5The Diagnostic Checklist
Before changing anything, we run through the same sequence for every new local client to see exactly where the gaps are.
Start by auditing the Google Business Profile against the top three ranking competitors for the client's main keywords, comparing categories, attributes, photo counts, and posting frequency side by side. Next, run a citation consistency check across major directories — Yelp, Apple Maps, Bing Places, and industry-specific directories — since mismatched name, address, or phone details across the web quietly erode prominence. Then review the last 90 days of customer reviews for response rate, response time, and whether negative reviews were addressed constructively. Follow that by checking on-site local signals, including whether the website has a locally-relevant title tag, schema markup for the business, and an embedded map. Always search from multiple locations around the service area, since map pack results shift depending on exactly where the searcher is standing. Finally, track ranking position weekly rather than monthly, since local rankings move faster than organic ones and monthly tracking hides the volatility that actually explains performance swings.

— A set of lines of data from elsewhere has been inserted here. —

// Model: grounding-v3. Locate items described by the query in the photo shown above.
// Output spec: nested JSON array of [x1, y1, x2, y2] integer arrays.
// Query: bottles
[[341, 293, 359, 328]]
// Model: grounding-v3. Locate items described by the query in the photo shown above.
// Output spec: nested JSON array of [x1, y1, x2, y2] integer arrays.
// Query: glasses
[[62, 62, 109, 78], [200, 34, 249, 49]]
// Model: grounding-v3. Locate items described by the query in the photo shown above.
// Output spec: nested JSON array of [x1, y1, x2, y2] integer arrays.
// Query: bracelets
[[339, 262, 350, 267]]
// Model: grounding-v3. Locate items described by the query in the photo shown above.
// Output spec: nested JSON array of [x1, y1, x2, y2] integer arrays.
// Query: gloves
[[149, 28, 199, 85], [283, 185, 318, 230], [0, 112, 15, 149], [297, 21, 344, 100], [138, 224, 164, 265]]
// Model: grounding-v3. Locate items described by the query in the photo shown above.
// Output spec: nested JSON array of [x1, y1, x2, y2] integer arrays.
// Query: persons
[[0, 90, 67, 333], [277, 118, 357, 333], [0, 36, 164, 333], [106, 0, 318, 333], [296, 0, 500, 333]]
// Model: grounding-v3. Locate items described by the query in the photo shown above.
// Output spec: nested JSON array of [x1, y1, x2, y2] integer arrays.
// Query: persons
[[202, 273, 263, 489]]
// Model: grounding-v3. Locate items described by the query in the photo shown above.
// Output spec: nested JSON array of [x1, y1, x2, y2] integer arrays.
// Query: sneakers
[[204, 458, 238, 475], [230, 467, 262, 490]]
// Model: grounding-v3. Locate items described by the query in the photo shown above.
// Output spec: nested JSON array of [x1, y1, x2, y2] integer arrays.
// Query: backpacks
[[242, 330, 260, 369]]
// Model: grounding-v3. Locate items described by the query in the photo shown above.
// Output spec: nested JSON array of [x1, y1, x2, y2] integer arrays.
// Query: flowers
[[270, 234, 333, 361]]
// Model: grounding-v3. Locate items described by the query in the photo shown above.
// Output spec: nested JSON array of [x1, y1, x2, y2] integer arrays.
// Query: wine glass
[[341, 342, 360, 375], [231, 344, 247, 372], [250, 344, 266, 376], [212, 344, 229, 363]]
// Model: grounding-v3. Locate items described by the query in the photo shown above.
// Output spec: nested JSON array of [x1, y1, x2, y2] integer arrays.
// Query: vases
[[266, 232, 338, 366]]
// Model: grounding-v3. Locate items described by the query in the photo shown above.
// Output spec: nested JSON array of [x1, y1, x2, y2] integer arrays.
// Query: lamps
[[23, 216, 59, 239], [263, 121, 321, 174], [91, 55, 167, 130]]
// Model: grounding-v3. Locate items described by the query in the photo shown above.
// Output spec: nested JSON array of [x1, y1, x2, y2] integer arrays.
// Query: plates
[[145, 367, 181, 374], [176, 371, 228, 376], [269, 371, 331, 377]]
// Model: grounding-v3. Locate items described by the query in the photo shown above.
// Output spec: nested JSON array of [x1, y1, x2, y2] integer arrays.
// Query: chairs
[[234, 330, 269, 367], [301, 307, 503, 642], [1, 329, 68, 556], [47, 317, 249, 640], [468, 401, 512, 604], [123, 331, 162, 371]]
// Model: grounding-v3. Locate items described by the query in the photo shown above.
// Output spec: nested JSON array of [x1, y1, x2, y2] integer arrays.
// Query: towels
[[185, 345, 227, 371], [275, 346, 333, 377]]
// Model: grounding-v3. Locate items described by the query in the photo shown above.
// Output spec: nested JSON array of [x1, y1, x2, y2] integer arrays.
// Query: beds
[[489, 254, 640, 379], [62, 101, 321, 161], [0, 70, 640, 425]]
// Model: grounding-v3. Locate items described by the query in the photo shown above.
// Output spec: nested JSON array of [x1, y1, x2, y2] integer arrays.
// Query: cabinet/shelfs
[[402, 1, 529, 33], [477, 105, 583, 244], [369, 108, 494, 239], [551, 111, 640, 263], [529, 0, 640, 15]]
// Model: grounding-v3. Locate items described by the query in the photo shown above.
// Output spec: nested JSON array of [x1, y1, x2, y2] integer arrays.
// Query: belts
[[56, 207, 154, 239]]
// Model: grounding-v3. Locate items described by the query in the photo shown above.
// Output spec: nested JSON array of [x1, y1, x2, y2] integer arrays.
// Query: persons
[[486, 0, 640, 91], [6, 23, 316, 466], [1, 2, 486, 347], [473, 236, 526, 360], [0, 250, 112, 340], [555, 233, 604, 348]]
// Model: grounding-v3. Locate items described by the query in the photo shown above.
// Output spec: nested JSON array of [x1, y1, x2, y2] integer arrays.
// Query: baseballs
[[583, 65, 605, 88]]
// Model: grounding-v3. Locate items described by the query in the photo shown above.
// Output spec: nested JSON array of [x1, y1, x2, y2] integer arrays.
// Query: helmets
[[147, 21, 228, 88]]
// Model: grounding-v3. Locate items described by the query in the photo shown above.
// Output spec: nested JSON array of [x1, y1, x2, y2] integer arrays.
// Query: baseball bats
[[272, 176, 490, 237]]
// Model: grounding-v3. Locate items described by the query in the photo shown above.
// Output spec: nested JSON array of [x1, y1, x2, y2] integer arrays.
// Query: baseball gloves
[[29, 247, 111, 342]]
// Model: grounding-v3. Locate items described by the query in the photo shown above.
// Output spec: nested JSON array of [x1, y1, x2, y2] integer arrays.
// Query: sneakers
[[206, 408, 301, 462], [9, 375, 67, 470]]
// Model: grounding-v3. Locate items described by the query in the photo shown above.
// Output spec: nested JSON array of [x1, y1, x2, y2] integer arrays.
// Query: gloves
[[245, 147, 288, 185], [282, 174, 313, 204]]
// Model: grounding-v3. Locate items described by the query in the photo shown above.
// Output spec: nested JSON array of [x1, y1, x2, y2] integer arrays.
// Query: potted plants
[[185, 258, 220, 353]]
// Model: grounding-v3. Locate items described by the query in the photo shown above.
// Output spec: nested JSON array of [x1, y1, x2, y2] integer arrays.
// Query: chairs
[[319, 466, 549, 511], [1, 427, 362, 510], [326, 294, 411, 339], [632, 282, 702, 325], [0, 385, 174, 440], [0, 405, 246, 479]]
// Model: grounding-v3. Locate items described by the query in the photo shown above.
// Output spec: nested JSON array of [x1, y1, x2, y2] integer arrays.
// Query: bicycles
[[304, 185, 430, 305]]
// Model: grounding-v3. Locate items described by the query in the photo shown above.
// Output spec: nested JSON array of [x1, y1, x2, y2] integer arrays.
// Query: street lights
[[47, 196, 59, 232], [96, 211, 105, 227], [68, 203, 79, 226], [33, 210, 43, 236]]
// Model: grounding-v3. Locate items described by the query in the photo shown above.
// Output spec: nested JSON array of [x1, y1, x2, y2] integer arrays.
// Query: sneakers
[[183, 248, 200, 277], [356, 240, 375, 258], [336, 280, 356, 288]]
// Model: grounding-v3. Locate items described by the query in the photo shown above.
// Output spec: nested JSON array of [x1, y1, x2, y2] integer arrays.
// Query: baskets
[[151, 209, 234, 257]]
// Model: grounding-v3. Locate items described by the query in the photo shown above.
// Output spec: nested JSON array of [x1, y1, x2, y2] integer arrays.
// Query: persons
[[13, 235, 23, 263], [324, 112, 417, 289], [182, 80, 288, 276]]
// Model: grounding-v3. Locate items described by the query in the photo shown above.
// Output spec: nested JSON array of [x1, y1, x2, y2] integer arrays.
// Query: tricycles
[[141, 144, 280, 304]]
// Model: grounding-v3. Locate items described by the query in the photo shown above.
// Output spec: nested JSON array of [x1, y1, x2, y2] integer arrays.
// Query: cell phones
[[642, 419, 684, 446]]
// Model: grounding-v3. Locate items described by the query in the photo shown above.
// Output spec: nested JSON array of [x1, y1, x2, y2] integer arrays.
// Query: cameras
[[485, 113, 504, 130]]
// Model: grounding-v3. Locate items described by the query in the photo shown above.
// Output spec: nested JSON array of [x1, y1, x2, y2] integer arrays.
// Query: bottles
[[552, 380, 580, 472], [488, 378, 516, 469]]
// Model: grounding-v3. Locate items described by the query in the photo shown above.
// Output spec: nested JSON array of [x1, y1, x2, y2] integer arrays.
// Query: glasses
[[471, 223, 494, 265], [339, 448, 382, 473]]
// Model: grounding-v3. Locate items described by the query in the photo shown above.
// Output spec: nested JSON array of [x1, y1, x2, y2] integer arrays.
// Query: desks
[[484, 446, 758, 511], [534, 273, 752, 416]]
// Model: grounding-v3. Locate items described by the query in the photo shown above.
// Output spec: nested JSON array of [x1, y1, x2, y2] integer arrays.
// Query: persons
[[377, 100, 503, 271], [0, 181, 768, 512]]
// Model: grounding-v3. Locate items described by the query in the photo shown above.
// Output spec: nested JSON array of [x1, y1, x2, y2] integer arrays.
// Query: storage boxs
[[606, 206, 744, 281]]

6Quick Wins vs. Structural Fixes
Some of this can be fixed in an afternoon; some of it takes months of consistent effort to shift.
Quick wins (hours, not days) include completing every category and attribute field on the Google Business Profile, uploading a fresh batch of high-quality photos, publishing a Google Post, and responding to every unanswered review in the account.
Structural fixes (needs planning) include building a consistent citation profile across every relevant directory, setting up a systematic process for requesting reviews after every transaction, adding proper local business schema to the website, and building genuinely local backlinks through sponsorships, local press, or community partnerships.
The bottom line: local SEO in 2026 rewards businesses that look and behave like an actively-run, trusted local operation — not just the ones with the most five-star reviews. Profile completeness, review management, and real customer engagement now carry as much weight as the review count everyone still fixates on.